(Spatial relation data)
"""
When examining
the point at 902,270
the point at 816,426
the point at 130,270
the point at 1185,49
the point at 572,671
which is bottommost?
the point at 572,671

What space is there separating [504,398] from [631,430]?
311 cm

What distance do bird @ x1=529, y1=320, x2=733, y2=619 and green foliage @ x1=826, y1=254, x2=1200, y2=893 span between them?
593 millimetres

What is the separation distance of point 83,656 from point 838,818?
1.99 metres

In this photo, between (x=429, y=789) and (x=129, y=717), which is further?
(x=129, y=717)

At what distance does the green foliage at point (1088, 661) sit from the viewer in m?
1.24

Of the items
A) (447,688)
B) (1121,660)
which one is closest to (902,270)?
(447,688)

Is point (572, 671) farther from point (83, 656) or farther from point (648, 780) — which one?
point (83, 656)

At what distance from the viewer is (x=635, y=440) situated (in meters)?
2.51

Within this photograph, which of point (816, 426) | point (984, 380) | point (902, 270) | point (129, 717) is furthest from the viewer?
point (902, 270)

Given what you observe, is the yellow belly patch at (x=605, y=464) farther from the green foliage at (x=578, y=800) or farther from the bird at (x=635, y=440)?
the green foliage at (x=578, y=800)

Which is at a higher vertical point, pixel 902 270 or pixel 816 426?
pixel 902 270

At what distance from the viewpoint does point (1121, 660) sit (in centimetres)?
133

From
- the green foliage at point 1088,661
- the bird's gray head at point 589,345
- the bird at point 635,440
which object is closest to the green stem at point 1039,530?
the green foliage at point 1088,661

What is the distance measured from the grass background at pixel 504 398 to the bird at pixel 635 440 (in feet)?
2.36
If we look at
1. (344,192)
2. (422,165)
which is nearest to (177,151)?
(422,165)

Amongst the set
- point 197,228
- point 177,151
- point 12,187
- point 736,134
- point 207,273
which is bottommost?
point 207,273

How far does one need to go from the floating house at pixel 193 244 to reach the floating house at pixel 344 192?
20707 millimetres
"""
▶ _Prompt_
Render the material as a numbered list, beginning at the line containing "Amongst the set" and continuing through the final line. Leave out blank lines.

▶ _Exercise result_
1. Amongst the set
2. - point 197,228
3. - point 177,151
4. - point 12,187
5. - point 736,134
6. - point 207,273
7. which is bottommost?
8. point 207,273
9. How far does one need to go from the floating house at pixel 193 244 to reach the floating house at pixel 344 192?
10. 20707 millimetres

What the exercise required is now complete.